A rat model of post‐traumatic stress syndrome causes phenotype‐associated morphological changes and hypofunction of the adrenal gland

Abstract

Background: Rats exposed to chronic predator scent stress mimic the phenotype of complex post‐traumatic stress disorder (PTSD) in humans, including altered adrenal morphology and function. High‐ and low‐anxiety phenotypes have been described in rats exposed to predator scent stress (PSS). This study aimed to determine whether these high‐ and low‐anxiety phenotypes cor-relate with changes in adrenal histomorphology and corticosteroid production. Methods: Rats were exposed to PSS for ten days. Thirty days later, the rats’ anxiety index (AI) was assessed with an elevated plus‐maze test. Based on differences in AI, the rats were segregated into low‐ (AI ≤ 0.8, n = 9) and high‐ (AI > 0.8, n = 10) anxiety phenotypes.
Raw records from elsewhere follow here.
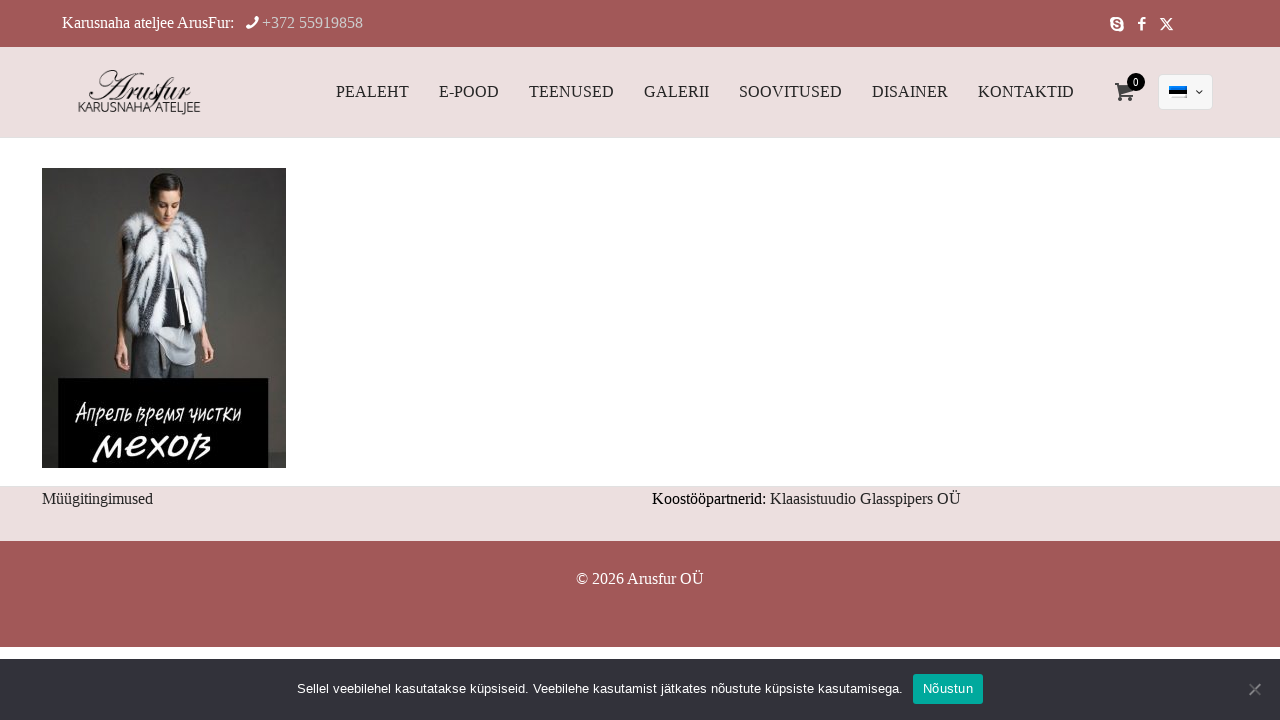

--- FILE ---
content_type: text/css
request_url: https://arusfur.ee/wp-content/themes/betheme-child/style.css?ver=6.9
body_size: 744
content:
/*
Theme Name: Betheme Child
Theme URI: https://themes.muffingroup.com/betheme
Author: Muffin group
Author URI: https://muffingroup.com
Description: Child Theme for Betheme
Template: betheme
Version: 1
*/

body h4 {
font-weight:500!important;
}

.desc{
font-size:14px!important;
}

/* If you want to add your own CSS code, please do it in this file */

.wpml-lang-dropdown li {
margin-right:10px;
}
.offer_box .offer_box_list a {
color:#000!important;
background:none!important;
padding: 15px 15px 15px 15px!important;
border:none!important;
}

.offer_box {
background:none!important;
}

.offer_box_in {
    text-align: left;
    background: #252525;
    padding: 20px;
}

.offer_box_list a {
font-size:14px!important;
} 

body, .menu-item a {
font-family:'Times New Roman'!important;
}

li a:hover, .offer_box_list a:hover {
color:red!important;
}

.offer_box_list a:active, li a:active {
color:red!important;
} 

li.hover > a {
    color: #aa1f1f;
}


.offer_box_list a.active {
color:#AF1616!important;
text-decoration:underline;
}

.get_in_touch, .icon-twitter, .icon-vimeo, .icon-play, .icon-flickr, .icon-linkedin {
display:none;
}

.slogan{
color:#fff!important;
}

.phone {
color:#fff!important;
}

.social li a i {
color:#fff!important;
}

h2, h5 {
font-family:'Times New Roman'!important;
font-weight:600;
color:#AF1616!important; 
}

.header-classic #Action_bar, .header-plain #Action_bar, .header-stack #Action_bar{
background-color: #A25858!important;
}

#Header .top_bar_left, .header-classic #Top_bar, .header-plain #Top_bar, .header-stack #Top_bar, .header-split #Top_bar, .header-fixed #Top_bar, .header-below #Top_bar, #Header_creative, #Top_bar #menu {
background-color: rgb(236, 223, 223)!important;
}

#Footer, #Footer .widget_recent_entries ul li a {
color:#000!important;
}

#Footer .footer_copy {
background-color: #A25858!important;
}

.widgets_wrapper {
    background-color: rgb(236, 223, 223)!important;
}

.copyright {
color:#fff;
}

/**.icon_box, .about_box, .content_box {
background:#ECDFDF!important;
}**/

.offer_box, .offer_box_list {
border:none!important;
}

/**.image_frame, .wp-caption, .google-map, .icon_box .icon_wrapper, .content_slider .caroufredsel_wrapper, .author-box .avatar-wrapper, #comments .commentlist > li .photo, .edd_download_image {
border-color: #ECDFDF;
}**/

.tp-bullet  {
display:none!important;
}

.vizitka {
margin-top: 170px;
}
Plasma corticosterone (CORT) concentrations were measured by ELISA. Adrenal CORT, desoxyCORT, and 11‐dehydroCORT were measured by high‐performance liquid chromatography. After staining with hematoxylin and eosin, adrenal his-tomorphometric changes were evaluated by measuring the thickness of the functional zones of the adrenal cortex. Results: Decreased plasma CORT concentrations, as well as decreased adrenal CORT, desoxyCORT and 11‐dehydroCORT concentrations, were observed in high‐ but not in low-anxiety phenotypes. These decreases were associated with increases in AI. PSS led to a significant decrease in the thickness of the zona fasciculata and an increase in the thickness of the zona intermedia. The increase in the thickness of the zona intermedia was more pronounced in low‐anxiety than in high‐anxiety rats. A decrease in the adrenal capsule thickness was observed only in low‐anxiety rats. The nucleus diameter of cells in the zona fasciculata of high‐anxiety rats was significantly smaller than that of control or low‐anxiety rats. Conclusion: Phenotype‐associated changes in adrenal function and histomorphology were observed in a rat model of complex post‐traumatic stress disorder.